Huntington’s Disease Image Harmonization Consortium secures new member and funding to complete large-scale analysis of brain changes using IXIQ.Ai
New York, NY / London, UK, July, 12th 2023; The Huntington’s Disease Imaging Harmonization (HD-IH) Consortium, founded last year to conduct an unprecedented harmonization analysis of more than 6,000 participant-visit magnetic resonance images (MRIs) acquired from over 2,000 research participants, has now completed the initial phase and secured the necessary funding commitment to complete the project. These analyses are expected to support the development of therapeutic strategies targeting more specific sub-populations, inform eligibility and dosing decisions for clinical trials, and aid in associated trial design decisions and biomarker development to enable interventional studies earlier in the disease course.
“Such structural imaging harmonization is the type of groundwork required to develop reliable biomarkers that may accelerate drug development,” said Cristina Sampaio, MD, PhD, Chief Medical Officer at CHDI. “We are now on the cusp of harmonizing the full set of available images, which could become the basis to apply for regulatory acceptance for structural biomarkers as clinical endpoints in drug trials.”
Asklepios BioPharmaceutical, Inc. (AskBio), the newest member of the consortium, is a wholly owned and independently operated subsidiary of Bayer AG. As a fully integrated gene therapy company dedicated to developing life-saving medicines and potentially changing lives, AskBio maintains a portfolio of clinical programs across a range of central nervous system, neuromuscular, cardiovascular and metabolic diseases, including Huntington’s disease. AskBio is committed to contributing to the advancement of gene therapy as a potential treatment for this devastating disease and is proud to help advance the study of Huntington’s disease as an HD-IH member.
“We’re very pleased to be part of this consortium and support the development of a high-quality imaging database to facilitate clinical trials in Huntington’s disease,” said Nathalie Cartier-Lacave, MD, Senior Vice President, Sector Lead of Neurobiology, AskBio.
In addition, the HD-IH Consortium founding members (uniQure, IXICO, PTC Therapeutics, and CHDI Foundation, Inc.) have further committed funds to assure the complete analysis of all >6,000 available images. As well as high-quality volumetric scores, full harmonization of the complete imaging dataset will also provide raw drawings of individual brain structures on an individual research participant basis, enabling methodological studies that build, compare, and improve morphometric pipelines.
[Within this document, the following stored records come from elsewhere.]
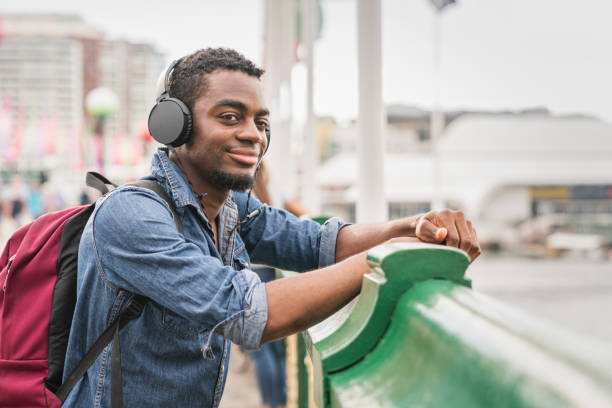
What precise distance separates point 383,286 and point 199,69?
0.88 metres

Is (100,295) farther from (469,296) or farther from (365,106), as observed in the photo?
(365,106)

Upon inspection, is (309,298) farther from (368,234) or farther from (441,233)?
(368,234)

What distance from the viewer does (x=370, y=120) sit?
314 centimetres

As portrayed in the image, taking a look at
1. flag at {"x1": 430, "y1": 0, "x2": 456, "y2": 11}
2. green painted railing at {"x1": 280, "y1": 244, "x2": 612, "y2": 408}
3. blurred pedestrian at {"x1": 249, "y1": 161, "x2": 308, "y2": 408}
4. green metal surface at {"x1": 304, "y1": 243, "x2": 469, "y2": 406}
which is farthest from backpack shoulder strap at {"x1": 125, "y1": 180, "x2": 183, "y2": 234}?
blurred pedestrian at {"x1": 249, "y1": 161, "x2": 308, "y2": 408}

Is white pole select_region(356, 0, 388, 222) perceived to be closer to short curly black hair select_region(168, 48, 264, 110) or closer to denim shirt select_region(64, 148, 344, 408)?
denim shirt select_region(64, 148, 344, 408)

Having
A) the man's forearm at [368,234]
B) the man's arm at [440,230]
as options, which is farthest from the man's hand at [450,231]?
the man's forearm at [368,234]

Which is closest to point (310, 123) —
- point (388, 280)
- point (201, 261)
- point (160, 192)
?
point (160, 192)

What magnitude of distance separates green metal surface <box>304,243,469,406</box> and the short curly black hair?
741 millimetres

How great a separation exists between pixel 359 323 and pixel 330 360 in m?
0.09

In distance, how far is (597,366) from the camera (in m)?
0.58

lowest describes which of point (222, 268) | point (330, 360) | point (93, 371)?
point (93, 371)

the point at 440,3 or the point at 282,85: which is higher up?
the point at 282,85

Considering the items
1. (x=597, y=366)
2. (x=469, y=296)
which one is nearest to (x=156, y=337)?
(x=469, y=296)

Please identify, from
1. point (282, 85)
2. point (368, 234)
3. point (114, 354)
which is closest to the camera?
point (114, 354)
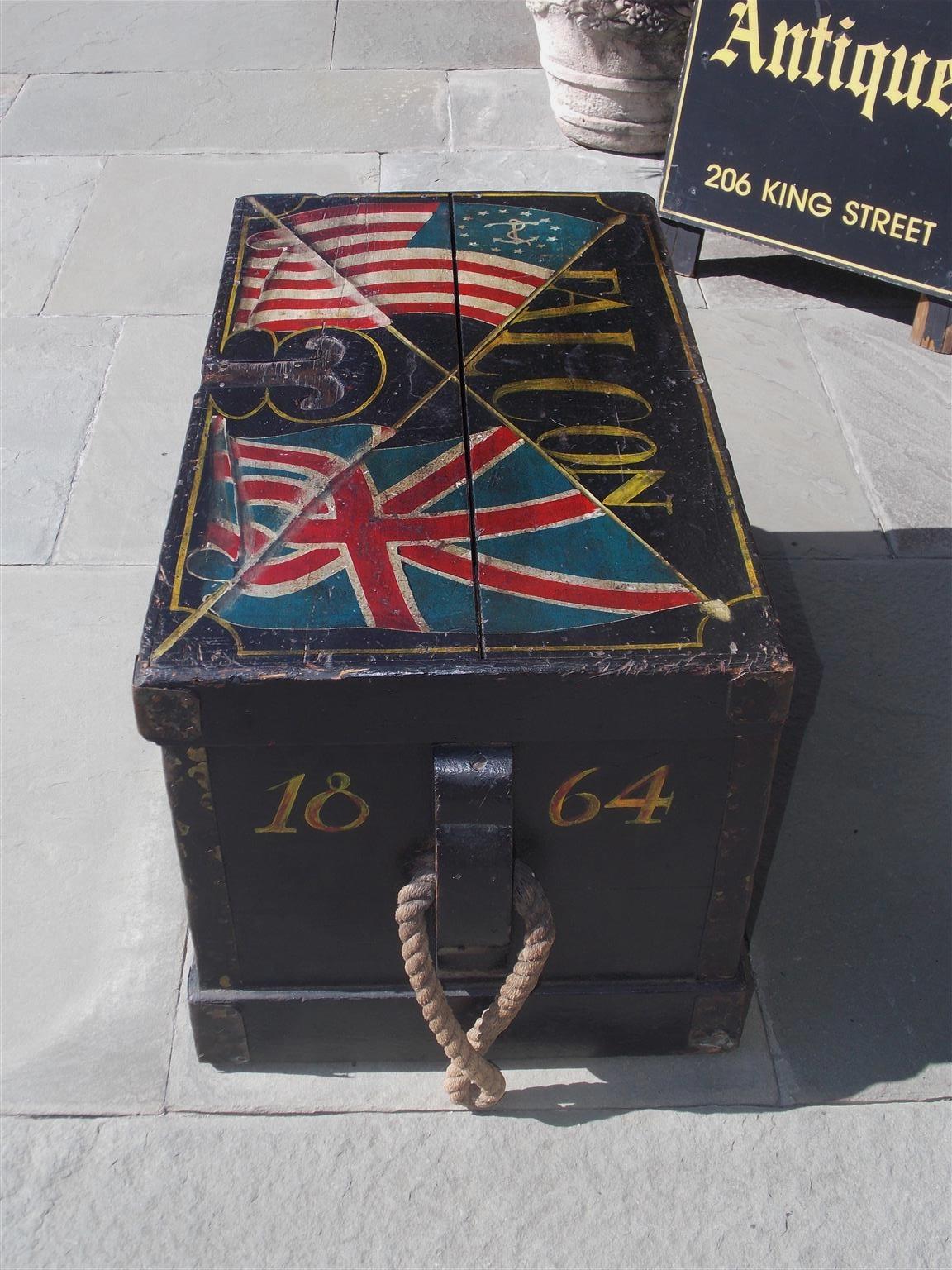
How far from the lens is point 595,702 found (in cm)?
180

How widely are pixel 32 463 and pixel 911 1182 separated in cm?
300

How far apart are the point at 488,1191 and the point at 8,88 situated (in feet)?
18.2

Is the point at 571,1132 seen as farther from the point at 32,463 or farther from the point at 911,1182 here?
the point at 32,463

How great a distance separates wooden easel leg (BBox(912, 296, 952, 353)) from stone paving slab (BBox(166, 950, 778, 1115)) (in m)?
2.87

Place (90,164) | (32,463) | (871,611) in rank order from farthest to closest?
(90,164)
(32,463)
(871,611)

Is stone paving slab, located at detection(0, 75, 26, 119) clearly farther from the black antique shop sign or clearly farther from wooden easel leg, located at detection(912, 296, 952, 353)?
wooden easel leg, located at detection(912, 296, 952, 353)

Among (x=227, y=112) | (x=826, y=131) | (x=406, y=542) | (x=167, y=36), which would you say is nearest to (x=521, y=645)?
(x=406, y=542)

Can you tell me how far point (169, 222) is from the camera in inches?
190

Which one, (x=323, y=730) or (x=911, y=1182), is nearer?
(x=323, y=730)

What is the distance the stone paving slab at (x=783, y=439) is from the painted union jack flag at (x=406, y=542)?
157cm

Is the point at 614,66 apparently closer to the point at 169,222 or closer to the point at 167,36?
the point at 169,222

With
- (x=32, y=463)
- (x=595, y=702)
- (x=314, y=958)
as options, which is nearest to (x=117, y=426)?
(x=32, y=463)

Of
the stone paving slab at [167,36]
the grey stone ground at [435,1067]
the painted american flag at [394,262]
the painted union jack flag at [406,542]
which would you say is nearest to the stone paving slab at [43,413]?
the grey stone ground at [435,1067]

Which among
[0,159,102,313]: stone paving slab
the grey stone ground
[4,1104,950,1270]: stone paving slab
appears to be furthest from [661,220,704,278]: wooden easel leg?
[4,1104,950,1270]: stone paving slab
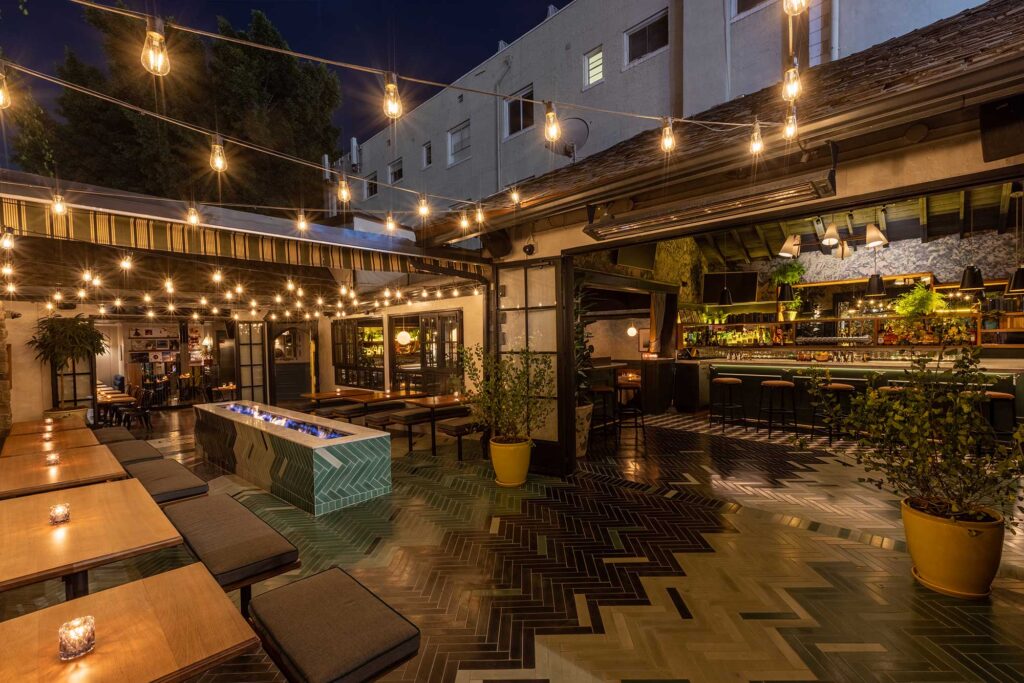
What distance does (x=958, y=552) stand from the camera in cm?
302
The HD-IH Consortium continues to invite additional members to join for immediate and full access to all participant-visit results conducted to date and to future results as additional analyses are completed. Following an exclusivity period, the consortium is committed to making the full dataset available to the wider HD research community.
Analysis of approximately one third of the images have now been completed in the first phase of analysis. Applying IXICO’s artificial intelligence-based IXIQ.Ai analysis platform has enabled the measurement of brain volumetric changes in a consistent way and with an accuracy comparable to gold-standard semi-manual techniques. Initial results of this analysis were presented in a poster by Dr. Marina Papoutsi at the 18th Huntington’s Disease Therapeutics Conference (HDTC) held in Dubrovnik, Croatia, from 24-27 April 2023 (Link).
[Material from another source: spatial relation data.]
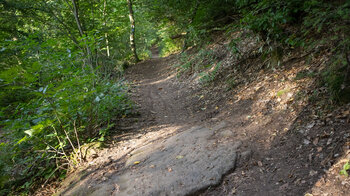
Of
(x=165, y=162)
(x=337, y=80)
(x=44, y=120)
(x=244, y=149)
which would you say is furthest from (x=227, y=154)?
(x=44, y=120)

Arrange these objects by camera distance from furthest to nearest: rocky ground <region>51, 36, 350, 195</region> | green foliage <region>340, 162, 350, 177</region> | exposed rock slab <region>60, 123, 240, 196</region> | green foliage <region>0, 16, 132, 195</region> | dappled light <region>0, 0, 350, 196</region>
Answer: green foliage <region>0, 16, 132, 195</region> → exposed rock slab <region>60, 123, 240, 196</region> → dappled light <region>0, 0, 350, 196</region> → rocky ground <region>51, 36, 350, 195</region> → green foliage <region>340, 162, 350, 177</region>

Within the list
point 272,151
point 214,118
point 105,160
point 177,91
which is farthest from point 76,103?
point 177,91

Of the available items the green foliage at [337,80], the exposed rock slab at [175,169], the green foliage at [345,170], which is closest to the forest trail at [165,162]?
the exposed rock slab at [175,169]

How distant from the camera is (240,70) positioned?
646 centimetres

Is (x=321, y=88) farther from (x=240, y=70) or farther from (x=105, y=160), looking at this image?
(x=105, y=160)

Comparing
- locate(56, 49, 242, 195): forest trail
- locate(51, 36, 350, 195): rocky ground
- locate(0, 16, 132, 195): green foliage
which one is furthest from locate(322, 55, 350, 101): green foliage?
locate(0, 16, 132, 195): green foliage

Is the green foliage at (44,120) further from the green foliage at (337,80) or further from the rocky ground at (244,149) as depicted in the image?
the green foliage at (337,80)

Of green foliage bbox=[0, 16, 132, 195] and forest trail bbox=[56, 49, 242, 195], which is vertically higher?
green foliage bbox=[0, 16, 132, 195]

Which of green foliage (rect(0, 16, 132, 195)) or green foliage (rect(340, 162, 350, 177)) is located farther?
green foliage (rect(0, 16, 132, 195))

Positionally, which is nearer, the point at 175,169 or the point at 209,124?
the point at 175,169

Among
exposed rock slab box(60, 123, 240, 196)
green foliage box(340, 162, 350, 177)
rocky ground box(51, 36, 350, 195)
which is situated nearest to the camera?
green foliage box(340, 162, 350, 177)

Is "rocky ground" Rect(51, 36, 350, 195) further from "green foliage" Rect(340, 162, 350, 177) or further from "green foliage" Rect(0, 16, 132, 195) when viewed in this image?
"green foliage" Rect(0, 16, 132, 195)

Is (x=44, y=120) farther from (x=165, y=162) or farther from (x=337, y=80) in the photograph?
(x=337, y=80)

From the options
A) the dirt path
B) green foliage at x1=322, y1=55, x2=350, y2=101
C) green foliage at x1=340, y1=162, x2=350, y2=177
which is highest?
green foliage at x1=322, y1=55, x2=350, y2=101
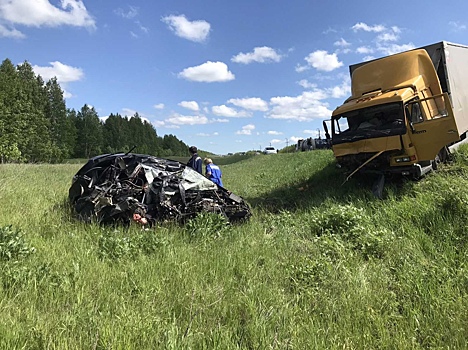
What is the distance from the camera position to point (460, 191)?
582cm

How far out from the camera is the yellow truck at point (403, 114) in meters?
7.35

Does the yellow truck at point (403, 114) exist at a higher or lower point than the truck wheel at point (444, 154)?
higher

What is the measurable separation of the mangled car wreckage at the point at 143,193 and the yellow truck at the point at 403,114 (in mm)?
3657

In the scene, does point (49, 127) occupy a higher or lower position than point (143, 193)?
higher

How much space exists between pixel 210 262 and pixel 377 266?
2.21m

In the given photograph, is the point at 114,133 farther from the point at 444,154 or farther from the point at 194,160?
the point at 444,154

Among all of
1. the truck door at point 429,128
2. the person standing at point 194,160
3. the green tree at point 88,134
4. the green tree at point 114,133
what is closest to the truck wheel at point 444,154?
the truck door at point 429,128

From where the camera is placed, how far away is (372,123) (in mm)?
8219

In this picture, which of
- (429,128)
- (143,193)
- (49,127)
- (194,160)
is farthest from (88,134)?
(429,128)

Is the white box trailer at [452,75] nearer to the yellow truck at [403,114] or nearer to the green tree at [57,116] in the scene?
the yellow truck at [403,114]

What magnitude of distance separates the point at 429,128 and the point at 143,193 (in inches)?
260

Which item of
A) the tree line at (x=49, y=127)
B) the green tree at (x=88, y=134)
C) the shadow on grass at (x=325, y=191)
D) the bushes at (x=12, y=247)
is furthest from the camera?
the green tree at (x=88, y=134)

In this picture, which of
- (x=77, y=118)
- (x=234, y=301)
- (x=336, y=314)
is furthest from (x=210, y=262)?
(x=77, y=118)

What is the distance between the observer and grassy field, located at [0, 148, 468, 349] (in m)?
2.55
“We are pleased to see the progress achieved in the HD-IH consortium over the past year,” said Robin Wolz, PhD, Chief Scientific Officer at IXICO. “Seeing positive results with the data analysed to date and having agreed a path towards analysis of all available data is significant progress in our endeavour to bring novel imaging biomarkers into clinical trials to enable more targeted clinical trial design.”
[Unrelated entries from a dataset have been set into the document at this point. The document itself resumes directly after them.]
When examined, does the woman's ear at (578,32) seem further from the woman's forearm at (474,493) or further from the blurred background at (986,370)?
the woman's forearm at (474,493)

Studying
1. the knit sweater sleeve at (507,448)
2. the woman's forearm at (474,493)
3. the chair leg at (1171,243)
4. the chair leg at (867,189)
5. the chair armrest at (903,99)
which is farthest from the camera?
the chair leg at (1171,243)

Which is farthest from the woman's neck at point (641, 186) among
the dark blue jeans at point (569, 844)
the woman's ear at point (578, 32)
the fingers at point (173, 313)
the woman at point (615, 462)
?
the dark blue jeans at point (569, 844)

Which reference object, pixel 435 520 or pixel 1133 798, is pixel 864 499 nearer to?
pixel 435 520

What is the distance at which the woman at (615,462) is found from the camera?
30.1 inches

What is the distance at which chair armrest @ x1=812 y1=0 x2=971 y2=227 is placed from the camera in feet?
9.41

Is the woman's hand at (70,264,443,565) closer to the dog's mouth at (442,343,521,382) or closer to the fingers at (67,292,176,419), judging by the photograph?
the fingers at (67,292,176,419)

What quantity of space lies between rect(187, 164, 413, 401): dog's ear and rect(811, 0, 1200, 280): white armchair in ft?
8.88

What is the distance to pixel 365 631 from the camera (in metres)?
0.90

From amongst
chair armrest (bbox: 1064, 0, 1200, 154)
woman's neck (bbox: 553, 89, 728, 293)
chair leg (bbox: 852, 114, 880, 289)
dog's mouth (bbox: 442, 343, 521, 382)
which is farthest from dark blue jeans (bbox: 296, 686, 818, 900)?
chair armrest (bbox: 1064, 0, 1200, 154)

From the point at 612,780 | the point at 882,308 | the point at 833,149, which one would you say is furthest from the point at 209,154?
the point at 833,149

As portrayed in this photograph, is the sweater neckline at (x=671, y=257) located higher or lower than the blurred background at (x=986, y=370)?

Caudate and putamen volumetric measures were recently chosen as landmark variables to define entry into Stage 1 of the new Huntington’s Disease Integrated Staging System (HD-ISS) when demonstrable neurodegeneration can be detected by surpassing cut-off values of these biomarkers. Implementation of the HD-ISS in clinical trials was a key discussion point at HDTC in Dubrovnik and the HD-IH consortium members are working together with HD experts to develop a Stage 1 landmark variable cut-off table that is compatible with IXICO’s methods using the results from the consortium analyses so that the HD-ISS criteria may be implemented more easily in future clinical trials. Results of this initiative will be presented at future HD conferences.